Data for review Block Start
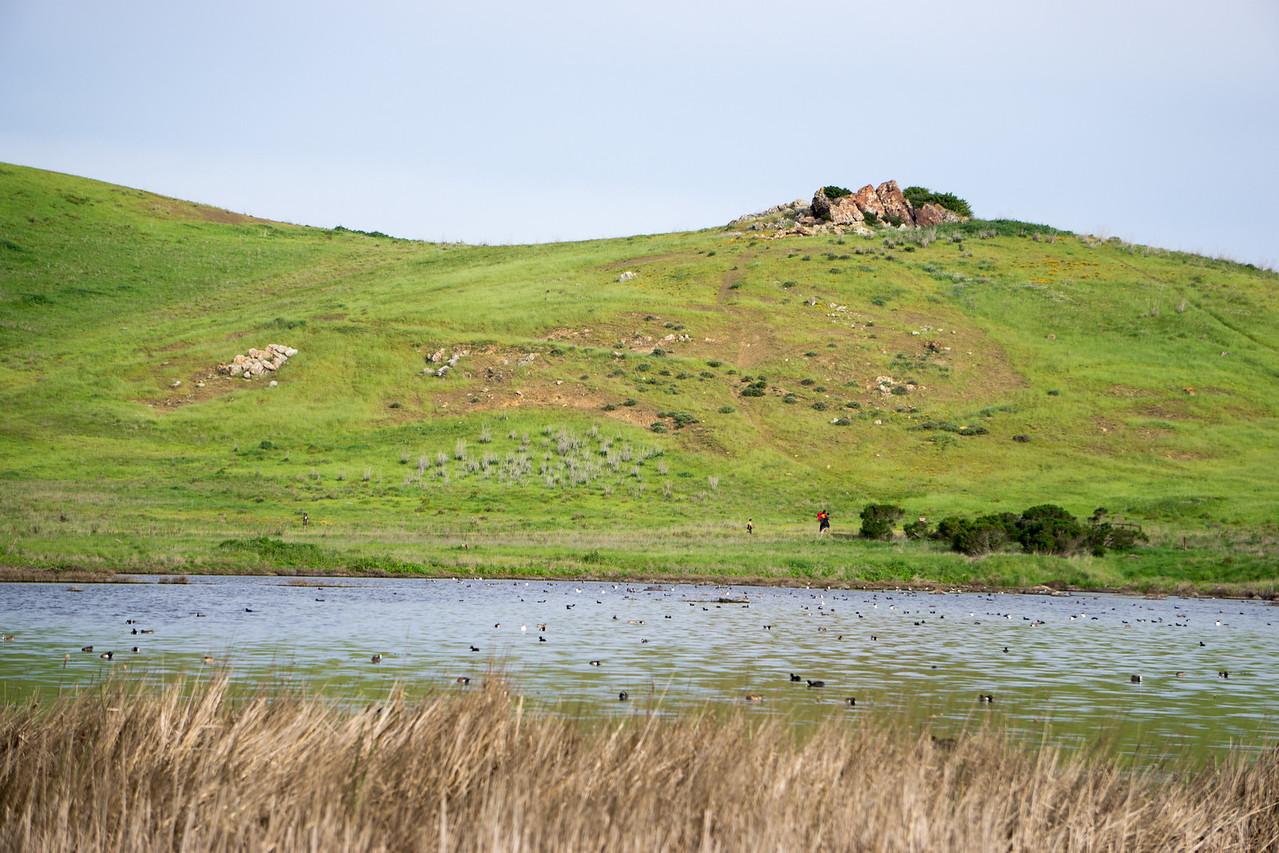 23 Coyote Hills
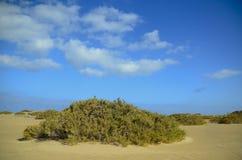 Växter som växer i lagun av sotaventoen Arkivfoto
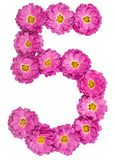 Arabic numeral 5, five, from flowers of chrysanthemum, isolated Stock Photo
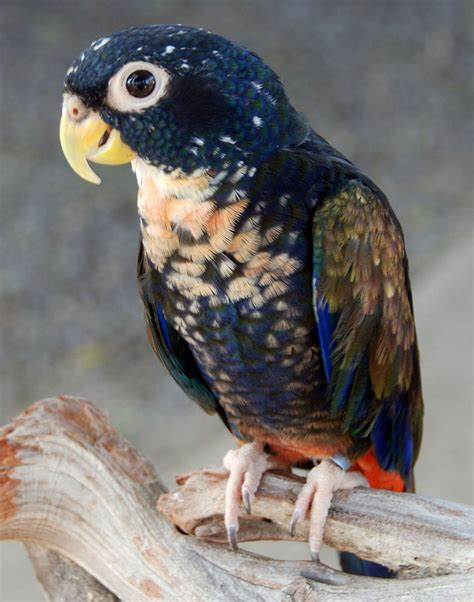 Bronze winged parrot   Wikipedia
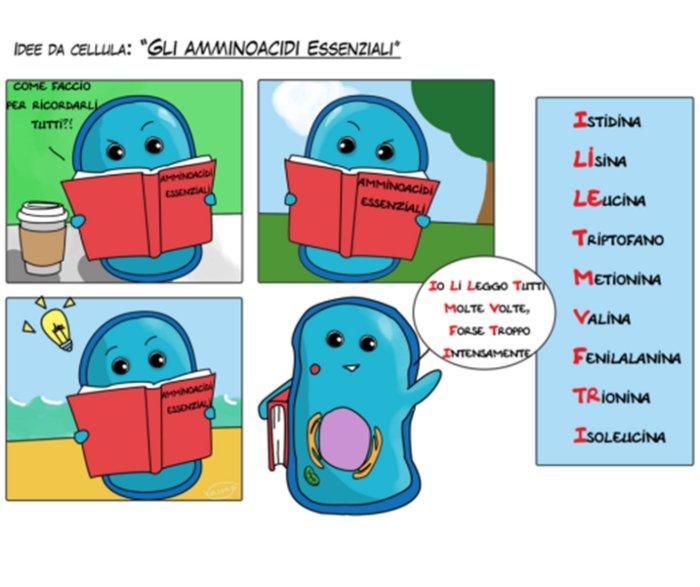 esempio mnemotecniche mnemofrasi
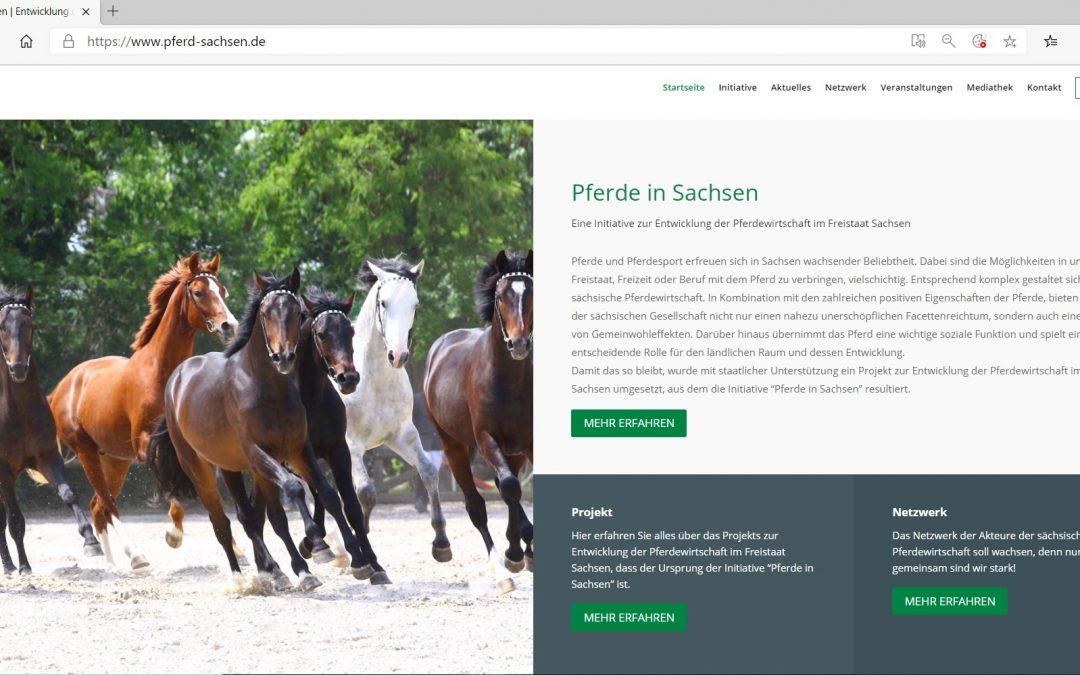 Internetauftritt der Initiative erstrahlt unter www.pferd-sachsen.de in neuem Design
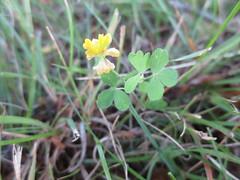 Field Clover (Trifolium campestre), Ball Road park and ride, St. Leonard, Calvert County, MD, 2016_0620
Data for review Block End
▸ **Task statement**: Please reproduce exactly, and nothing more, the lines from the one containing "Växter som växer" through the last line of the entries, both included; pictures stay out.

▸ **Answer for this exercise**:
 Växter som växer i lagun av sotaventoen Arkivfoto
 Arabic numeral 5, five, from flowers of chrysanthemum, isolated Stock Photo
 Bronze winged parrot   Wikipedia
 esempio mnemotecniche mnemofrasi
 Internetauftritt der Initiative erstrahlt unter www.pferd-sachsen.de in neuem Design
 Field Clover (Trifolium campestre), Ball Road park and ride, St. Leonard, Calvert County, MD, 2016_0620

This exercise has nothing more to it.